The finding was reported by two Princeton economists, Angus Deaton, who last month won the 2015 Nobel Memorial Prize in for Economic Science, and Anne Case.
‘Investigators said that rising annual death rates among this group are being driven by an epidemic of suicides. The main causes of suicide are troubles stemming from substance abuse: alcoholic liver disease and overdoses of heroin.’

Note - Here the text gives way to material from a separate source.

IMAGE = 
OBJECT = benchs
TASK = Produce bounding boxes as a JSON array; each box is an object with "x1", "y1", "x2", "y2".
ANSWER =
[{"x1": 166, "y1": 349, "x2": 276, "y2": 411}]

Analyzing health and mortality data from the Centers for Disease Control and Prevention and from other sources, they concluded that rising annual death rates among this group are being driven by an epidemic of suicides. The main causes of suicide are troubles stemming from substance abuse: alcoholic liver disease and overdoses of heroin and prescription opioids.
The study offers the most valuable proof to date of both the causes and implications of a development that has been puzzling demographers: the declining health and fortunes of uneducated American whites.
The mortality rate for white Americans 45 to 54 years old with poor education background education increased by 134 deaths per 100,000 people from 1999 to 2014.
"This is a vivid indication that something is awry in these American households" said Samuel Preston, a professor of sociology at the University of Pennsylvania and an expert on mortality trends, who was not involved in the research.
"It is difficult to find modern settings with survival losses of this magnitude," wrote two Dartmouth economists, Ellen Meara and Jonathan Skinner, in a commentary to the Deaton-Case analysis that was published in Proceedings of the National Academy of Sciences.